Copy out the rows below word for word, from the line containing "Among the things listed as" down through the last of the rows.

[START OF Source material]

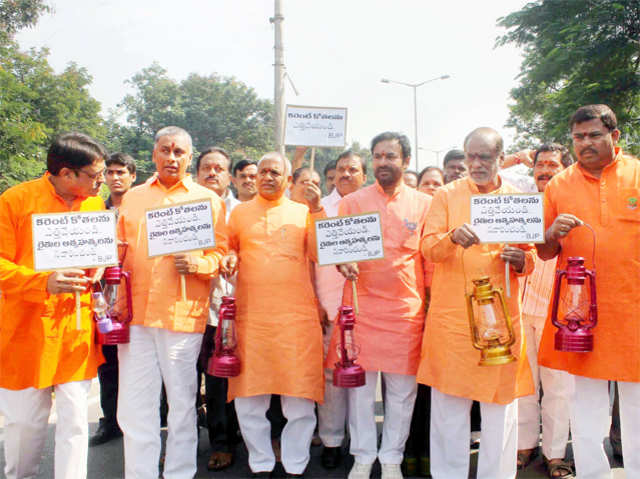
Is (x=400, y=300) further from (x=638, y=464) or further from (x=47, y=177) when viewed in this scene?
(x=47, y=177)

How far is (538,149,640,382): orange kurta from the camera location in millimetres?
3080

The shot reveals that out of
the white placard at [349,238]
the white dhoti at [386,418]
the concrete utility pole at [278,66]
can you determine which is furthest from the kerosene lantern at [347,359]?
the concrete utility pole at [278,66]

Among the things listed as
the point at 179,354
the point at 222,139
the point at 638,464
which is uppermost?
the point at 222,139

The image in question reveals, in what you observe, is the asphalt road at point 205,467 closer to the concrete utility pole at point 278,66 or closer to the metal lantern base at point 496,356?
the metal lantern base at point 496,356

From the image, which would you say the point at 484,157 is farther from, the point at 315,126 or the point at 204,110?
the point at 204,110

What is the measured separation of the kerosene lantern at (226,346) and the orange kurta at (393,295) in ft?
2.24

[END OF Source material]

Solved problem =>
Among the things listed as
the point at 179,354
the point at 222,139
the point at 638,464
which is uppermost?
the point at 222,139

The image in question reveals, in what you observe, is the asphalt road at point 205,467 closer to the concrete utility pole at point 278,66 or closer to the metal lantern base at point 496,356?
the metal lantern base at point 496,356

From the image, which would you say the point at 484,157 is farther from, the point at 315,126 or the point at 204,110?
the point at 204,110

What is the measured separation of the kerosene lantern at (226,346) and the orange kurta at (393,295) in ft?
2.24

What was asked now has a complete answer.